#### Exercise
Reproduce each of the lines below word for word, in the same order.

#### Given information
>> START
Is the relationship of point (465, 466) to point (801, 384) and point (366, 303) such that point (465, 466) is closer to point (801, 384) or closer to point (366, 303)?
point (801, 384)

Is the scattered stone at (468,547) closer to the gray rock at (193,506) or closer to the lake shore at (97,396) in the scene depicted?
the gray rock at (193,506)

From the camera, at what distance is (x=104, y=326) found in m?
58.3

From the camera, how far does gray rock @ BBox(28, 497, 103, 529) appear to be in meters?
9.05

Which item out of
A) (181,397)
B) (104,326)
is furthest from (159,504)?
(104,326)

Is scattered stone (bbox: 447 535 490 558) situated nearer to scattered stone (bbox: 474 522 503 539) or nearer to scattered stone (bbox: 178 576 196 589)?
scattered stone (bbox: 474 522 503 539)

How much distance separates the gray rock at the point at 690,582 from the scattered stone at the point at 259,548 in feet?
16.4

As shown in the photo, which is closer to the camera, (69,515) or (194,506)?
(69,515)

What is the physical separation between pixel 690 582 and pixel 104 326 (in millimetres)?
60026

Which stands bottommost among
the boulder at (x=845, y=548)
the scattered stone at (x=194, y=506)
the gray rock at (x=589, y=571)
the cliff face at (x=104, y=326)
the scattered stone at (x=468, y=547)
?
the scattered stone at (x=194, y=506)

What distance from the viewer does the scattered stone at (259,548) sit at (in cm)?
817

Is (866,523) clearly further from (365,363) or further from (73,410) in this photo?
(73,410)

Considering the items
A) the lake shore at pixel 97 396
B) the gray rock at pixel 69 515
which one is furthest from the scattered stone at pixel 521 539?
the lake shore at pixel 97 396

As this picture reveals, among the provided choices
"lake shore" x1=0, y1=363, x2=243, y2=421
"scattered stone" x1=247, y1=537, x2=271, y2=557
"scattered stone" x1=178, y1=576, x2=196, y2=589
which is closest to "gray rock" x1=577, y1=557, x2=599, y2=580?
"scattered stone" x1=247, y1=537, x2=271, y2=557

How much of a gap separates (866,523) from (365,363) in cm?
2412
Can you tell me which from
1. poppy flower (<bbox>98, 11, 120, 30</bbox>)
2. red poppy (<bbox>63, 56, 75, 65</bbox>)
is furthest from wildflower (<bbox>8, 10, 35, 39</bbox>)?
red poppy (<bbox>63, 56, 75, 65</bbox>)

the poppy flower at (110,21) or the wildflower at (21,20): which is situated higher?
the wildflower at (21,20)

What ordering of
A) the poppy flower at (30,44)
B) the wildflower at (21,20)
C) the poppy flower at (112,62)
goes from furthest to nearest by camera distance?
>> END
#### Reply
Is the relationship of point (465, 466) to point (801, 384) and point (366, 303) such that point (465, 466) is closer to point (801, 384) or closer to point (366, 303)?
point (801, 384)

Is the scattered stone at (468,547) closer to the gray rock at (193,506) or closer to the lake shore at (97,396) in the scene depicted?
the gray rock at (193,506)

From the camera, at what distance is (x=104, y=326) found in m?
58.3

From the camera, how far does gray rock @ BBox(28, 497, 103, 529) appear to be in meters?
9.05

Which item out of
A) (181,397)
B) (104,326)
is furthest from (159,504)?
(104,326)

Is scattered stone (bbox: 447 535 490 558) situated nearer to scattered stone (bbox: 474 522 503 539) or nearer to scattered stone (bbox: 178 576 196 589)?
scattered stone (bbox: 474 522 503 539)

How much distance separates the gray rock at the point at 690,582 from the scattered stone at the point at 259,548 in feet?
16.4

As shown in the photo, which is closer to the camera, (69,515) or (194,506)?
(69,515)

What is the physical separation between pixel 690 582 and pixel 104 326 (in millimetres)?
60026

Which stands bottommost among
the boulder at (x=845, y=548)
the scattered stone at (x=194, y=506)
the gray rock at (x=589, y=571)
the cliff face at (x=104, y=326)
the scattered stone at (x=468, y=547)
?
the scattered stone at (x=194, y=506)

What distance from the viewer does the scattered stone at (259,548) sit at (in cm)?
817

Is (866,523) clearly further from (365,363) or further from (73,410) in this photo?
(73,410)

Considering the items
A) the lake shore at pixel 97 396
B) the gray rock at pixel 69 515
which one is furthest from the scattered stone at pixel 521 539?
the lake shore at pixel 97 396

As this picture reveals, among the provided choices
"lake shore" x1=0, y1=363, x2=243, y2=421
"scattered stone" x1=247, y1=537, x2=271, y2=557
"scattered stone" x1=178, y1=576, x2=196, y2=589
which is closest to "gray rock" x1=577, y1=557, x2=599, y2=580?
"scattered stone" x1=247, y1=537, x2=271, y2=557

How much of a gap separates (866,523) from (365,363) in cm?
2412
Can you tell me which from
1. poppy flower (<bbox>98, 11, 120, 30</bbox>)
2. red poppy (<bbox>63, 56, 75, 65</bbox>)
is furthest from wildflower (<bbox>8, 10, 35, 39</bbox>)?
red poppy (<bbox>63, 56, 75, 65</bbox>)

the poppy flower at (110,21) or the wildflower at (21,20): which is situated higher?
the wildflower at (21,20)

What ordering of
A) the poppy flower at (30,44)
B) the wildflower at (21,20)
C) the poppy flower at (112,62)
goes from furthest to nearest by camera distance?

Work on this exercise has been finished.